Impact of peginterferon and ribavirin therapy on hepatocellular carcinoma: Incidence and survival in hepatitis C patients with advanced fibrosis

Background & Aims

Hepatocellular carcinoma (HCC) currently represents the major cause of liver-related death in patients with hepatitis C virus (HCV)-related cirrhosis. We assessed the influence of combination therapy on the risk of HCC, liver-related complications (ascites, variceal bleeding), and liver-related death (or liver transplantation).

Methods

Three hundred seven chronic hepatitis C patients with bridging fibrosis (n = 127) or cirrhosis (n = 180) were evaluated by Cox regression analysis. Sustained virological response (SVR) was defined as undetectable serum HCV RNA at 24 weeks after treatment.

Results

SVR developed in 33% of patients. The SVR rates were not different between patients with bridging fibrosis (37%) and those with cirrhosis (30%), p = 0.186. During a median follow-up of 3.5 years (range 1–18 years) after the last treatment, the incidence rates per 100 person-years of HCC, liver-related complications, and liver-related death, were 1.24, 0.62, and 0.61 among SVR patients, respectively, and 5.85, 4.16, and 3.76 among non-SVR patients, respectively (log-rank test, p <0.001). According to multivariate analysis, non-SVR was an independent predictor of HCC (HR 3.06; 95% CI = 1.12–8.39), liver-related complications (HR 4.73; 95% CI: 1.09–20.57), and liver-related death (HR 3.71; 95% CI = 1.05–13.05).

Conclusions

SVR is achieved in one-third of patients with HCV-related cirrhosis treated with peginterferon and ribavirin. SVR has a strong independent positive influence on the incidence of HCC and on the prognosis of these patients.

Introduction

According to the World Health Organization, hepatocellular carcinoma (HCC) is the third leading cause of cancer-related death, accounting for 662,000 deaths every year throughout the world [1]. The overwhelming majority of HCC occurs in patients with chronic liver disease, 80–90% having cirrhosis, with most of the remainder having advanced fibrosis. Chronic viral hepatitis accounts for more than 80% of HCC cases worldwide [2]. Among patients with hepatitis C virus (HCV)-related cirrhosis, HCC is the most common complication. In a 17-year cohort study of 214 patients with chronic hepatitis C (CHC), HCC was the main cause of death (44%) and the first complication to develop in 27% of patients [3]. The incidence of HCV-related HCC is increasing in both the United States and Europe [4], [5], [6].

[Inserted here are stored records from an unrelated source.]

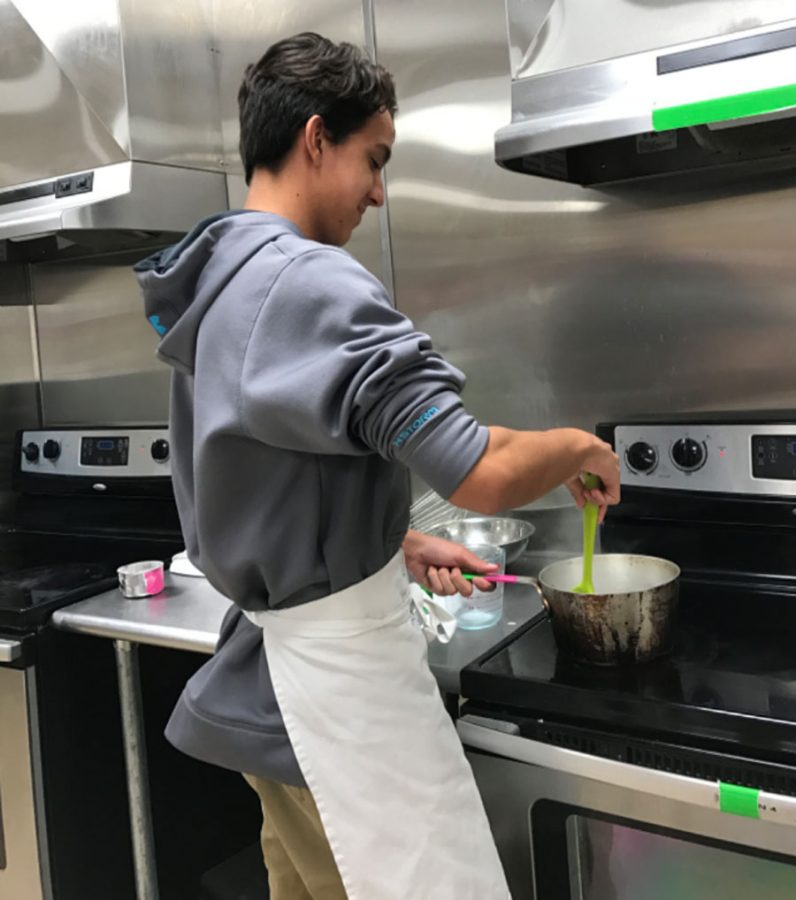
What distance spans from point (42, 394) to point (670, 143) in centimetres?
161

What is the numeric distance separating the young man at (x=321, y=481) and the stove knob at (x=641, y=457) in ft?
1.09

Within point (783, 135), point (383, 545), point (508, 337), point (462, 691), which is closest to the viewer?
point (383, 545)

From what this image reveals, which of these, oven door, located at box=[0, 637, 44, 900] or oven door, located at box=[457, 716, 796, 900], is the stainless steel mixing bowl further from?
oven door, located at box=[0, 637, 44, 900]

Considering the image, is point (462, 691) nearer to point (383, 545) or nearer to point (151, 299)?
point (383, 545)

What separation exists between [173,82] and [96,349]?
0.67 metres

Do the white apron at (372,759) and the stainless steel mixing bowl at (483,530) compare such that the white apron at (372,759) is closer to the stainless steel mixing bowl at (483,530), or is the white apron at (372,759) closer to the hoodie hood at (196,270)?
the hoodie hood at (196,270)

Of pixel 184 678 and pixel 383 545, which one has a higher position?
pixel 383 545

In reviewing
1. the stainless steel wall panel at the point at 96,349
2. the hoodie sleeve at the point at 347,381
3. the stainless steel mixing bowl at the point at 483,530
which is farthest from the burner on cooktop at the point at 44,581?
the hoodie sleeve at the point at 347,381

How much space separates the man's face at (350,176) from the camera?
103cm

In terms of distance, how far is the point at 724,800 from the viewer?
3.05 feet

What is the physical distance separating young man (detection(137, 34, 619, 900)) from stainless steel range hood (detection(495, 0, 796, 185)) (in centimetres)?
26

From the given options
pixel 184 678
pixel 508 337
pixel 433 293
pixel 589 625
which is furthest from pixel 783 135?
pixel 184 678

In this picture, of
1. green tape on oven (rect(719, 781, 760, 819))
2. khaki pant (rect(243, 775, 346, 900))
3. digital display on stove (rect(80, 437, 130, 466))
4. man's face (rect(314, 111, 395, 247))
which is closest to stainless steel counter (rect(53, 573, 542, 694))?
khaki pant (rect(243, 775, 346, 900))

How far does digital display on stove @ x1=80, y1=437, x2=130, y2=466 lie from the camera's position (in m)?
2.02
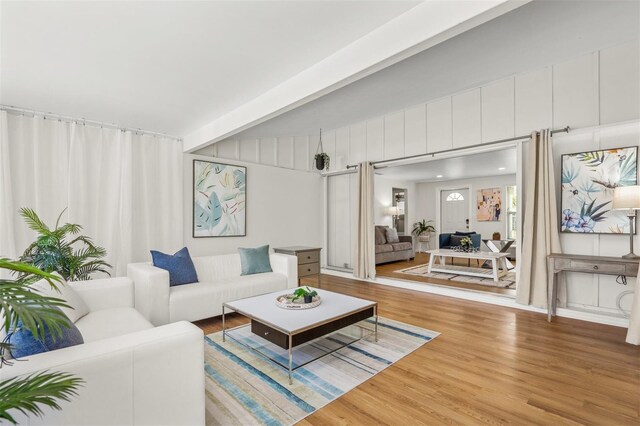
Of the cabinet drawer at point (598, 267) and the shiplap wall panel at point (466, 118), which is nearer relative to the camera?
the cabinet drawer at point (598, 267)

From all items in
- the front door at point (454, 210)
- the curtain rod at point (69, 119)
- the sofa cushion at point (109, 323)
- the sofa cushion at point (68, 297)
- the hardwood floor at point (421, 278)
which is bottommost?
the hardwood floor at point (421, 278)

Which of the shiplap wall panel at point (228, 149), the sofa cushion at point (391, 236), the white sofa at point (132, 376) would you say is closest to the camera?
the white sofa at point (132, 376)

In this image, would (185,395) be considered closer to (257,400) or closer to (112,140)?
(257,400)

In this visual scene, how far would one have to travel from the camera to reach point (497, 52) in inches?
126

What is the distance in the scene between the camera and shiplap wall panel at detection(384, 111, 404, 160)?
5172mm

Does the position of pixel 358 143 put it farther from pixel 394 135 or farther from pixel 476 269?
pixel 476 269

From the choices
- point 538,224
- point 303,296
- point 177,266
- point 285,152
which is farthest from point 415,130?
point 177,266

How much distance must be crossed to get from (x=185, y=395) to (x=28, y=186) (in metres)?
3.38

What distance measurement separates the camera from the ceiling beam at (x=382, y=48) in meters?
1.83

Previous studies have shown that interferon therapy may reduce the incidence of HCV-related HCC [7], [8], [9]. The majority of these studies were retrospective, raising the concern of selection bias (patients who did not receive therapy either had more advanced disease or were more likely to develop cancer) [10]. Indeed, a meta-analysis concluded that, although interferon treatment appeared to reduce the risk of HCC, the effect was slight and most evident among few patients with cirrhosis who achieved a sustained virological response (SVR) [11]. In the last few years, the efficacy of HCV therapy has evolved substantially, with improvement in the SVR rates from 10% with the initially recommended 24-week course of interferon monotherapy [12] to 50–60% with the combination of peginterferon and ribavirin for 48 weeks [13]. Importantly, data on the long-term follow-up and rates of HCC among Caucasian patients who received combination peginterferon and ribavirin therapy, are very limited [14]. Recently, the results from the HALT-C trial suggested that maintenance therapy with peginterferon monotherapy does not reduce the risk of HCC, thus highlighting the importance of achieving SVR in these patients [15]. Finally, SVR has been shown to be associated with eradication of the HCV virus [16], [17].

The aim of this study was to assess the influence of peginterferon and ribavirin combination therapy on the risk of HCC, liver-related complications, and liver-related death in a large cohort of patients with HCV-related bridging fibrosis or cirrhosis.